- REQUIRED TASK -
Pick out each line of the material below that contains the word "control", and copy those lines.

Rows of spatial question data

● ● ● ● ● ● ●

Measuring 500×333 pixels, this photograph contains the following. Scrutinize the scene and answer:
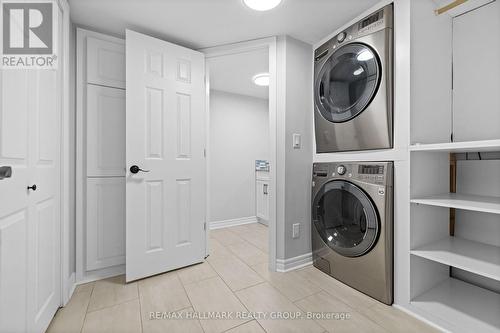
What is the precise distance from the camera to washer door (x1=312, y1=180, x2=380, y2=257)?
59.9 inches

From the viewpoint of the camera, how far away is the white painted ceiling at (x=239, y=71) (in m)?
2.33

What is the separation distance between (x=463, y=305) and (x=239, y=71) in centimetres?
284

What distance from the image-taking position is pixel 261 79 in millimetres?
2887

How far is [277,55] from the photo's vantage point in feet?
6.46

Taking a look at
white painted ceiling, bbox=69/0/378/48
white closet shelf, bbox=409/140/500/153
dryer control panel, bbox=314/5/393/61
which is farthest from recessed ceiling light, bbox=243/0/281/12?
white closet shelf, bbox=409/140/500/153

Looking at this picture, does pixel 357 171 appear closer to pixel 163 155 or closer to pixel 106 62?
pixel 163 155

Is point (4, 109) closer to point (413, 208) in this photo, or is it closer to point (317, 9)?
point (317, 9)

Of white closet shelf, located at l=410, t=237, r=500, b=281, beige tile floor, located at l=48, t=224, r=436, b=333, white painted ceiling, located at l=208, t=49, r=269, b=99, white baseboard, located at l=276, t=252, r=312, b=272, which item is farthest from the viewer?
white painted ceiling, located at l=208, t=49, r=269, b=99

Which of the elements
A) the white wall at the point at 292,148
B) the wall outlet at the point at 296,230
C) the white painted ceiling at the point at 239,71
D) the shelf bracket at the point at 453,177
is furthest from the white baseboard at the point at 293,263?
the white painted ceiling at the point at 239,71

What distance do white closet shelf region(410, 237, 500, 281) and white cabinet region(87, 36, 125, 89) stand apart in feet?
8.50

● ● ● ● ● ● ●

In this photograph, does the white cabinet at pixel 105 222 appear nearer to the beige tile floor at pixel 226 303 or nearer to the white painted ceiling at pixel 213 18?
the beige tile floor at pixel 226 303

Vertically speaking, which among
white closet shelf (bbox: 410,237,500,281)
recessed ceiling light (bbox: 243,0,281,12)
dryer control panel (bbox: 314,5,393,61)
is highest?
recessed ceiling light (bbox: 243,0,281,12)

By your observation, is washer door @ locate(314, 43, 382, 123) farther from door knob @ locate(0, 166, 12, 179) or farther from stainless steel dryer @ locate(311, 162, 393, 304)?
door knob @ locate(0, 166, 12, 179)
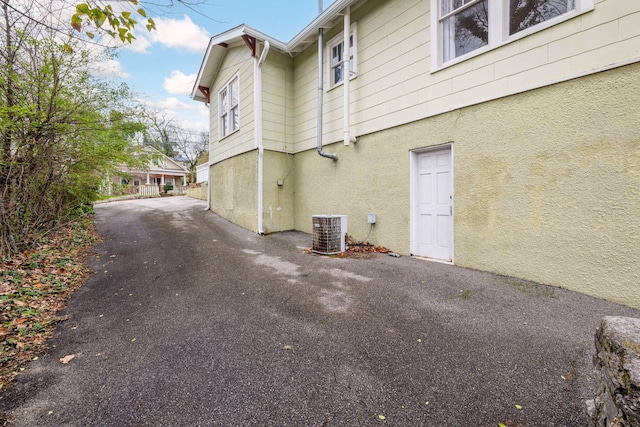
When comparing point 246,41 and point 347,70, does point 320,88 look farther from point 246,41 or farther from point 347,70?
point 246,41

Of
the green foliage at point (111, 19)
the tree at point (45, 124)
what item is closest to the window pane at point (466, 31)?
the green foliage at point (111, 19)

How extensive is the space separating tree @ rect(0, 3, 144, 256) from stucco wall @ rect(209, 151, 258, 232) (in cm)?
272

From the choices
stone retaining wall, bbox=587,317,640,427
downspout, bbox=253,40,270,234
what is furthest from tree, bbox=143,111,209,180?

● ● ● ● ● ● ●

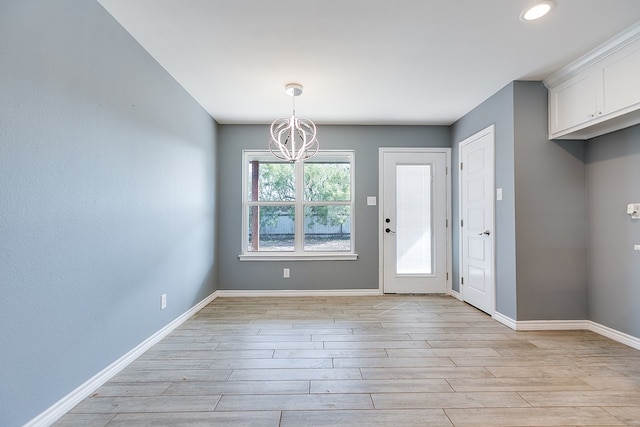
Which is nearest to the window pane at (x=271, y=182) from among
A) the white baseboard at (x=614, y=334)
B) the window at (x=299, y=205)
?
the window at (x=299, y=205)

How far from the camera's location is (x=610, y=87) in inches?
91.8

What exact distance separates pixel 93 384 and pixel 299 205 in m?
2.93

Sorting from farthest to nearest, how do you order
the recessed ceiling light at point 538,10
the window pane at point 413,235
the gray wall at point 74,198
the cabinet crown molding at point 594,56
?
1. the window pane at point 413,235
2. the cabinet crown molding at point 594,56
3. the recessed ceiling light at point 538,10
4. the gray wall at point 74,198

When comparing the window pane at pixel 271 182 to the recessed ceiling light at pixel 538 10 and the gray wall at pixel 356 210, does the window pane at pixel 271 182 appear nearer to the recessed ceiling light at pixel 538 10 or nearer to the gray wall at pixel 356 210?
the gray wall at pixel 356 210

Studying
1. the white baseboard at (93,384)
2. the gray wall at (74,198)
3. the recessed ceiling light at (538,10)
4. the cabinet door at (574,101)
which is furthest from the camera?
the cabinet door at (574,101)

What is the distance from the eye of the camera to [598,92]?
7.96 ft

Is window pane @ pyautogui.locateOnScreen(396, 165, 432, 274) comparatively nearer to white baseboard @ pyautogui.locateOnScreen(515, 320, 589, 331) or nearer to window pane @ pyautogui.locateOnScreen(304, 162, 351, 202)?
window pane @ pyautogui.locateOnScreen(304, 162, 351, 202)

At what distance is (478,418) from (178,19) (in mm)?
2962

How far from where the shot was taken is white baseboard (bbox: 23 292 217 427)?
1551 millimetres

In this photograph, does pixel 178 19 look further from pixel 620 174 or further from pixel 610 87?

● ● ● ● ● ● ●

- FINISHED TASK -
dryer control panel, bbox=314/5/393/61
dryer control panel (bbox: 314,5,393,61)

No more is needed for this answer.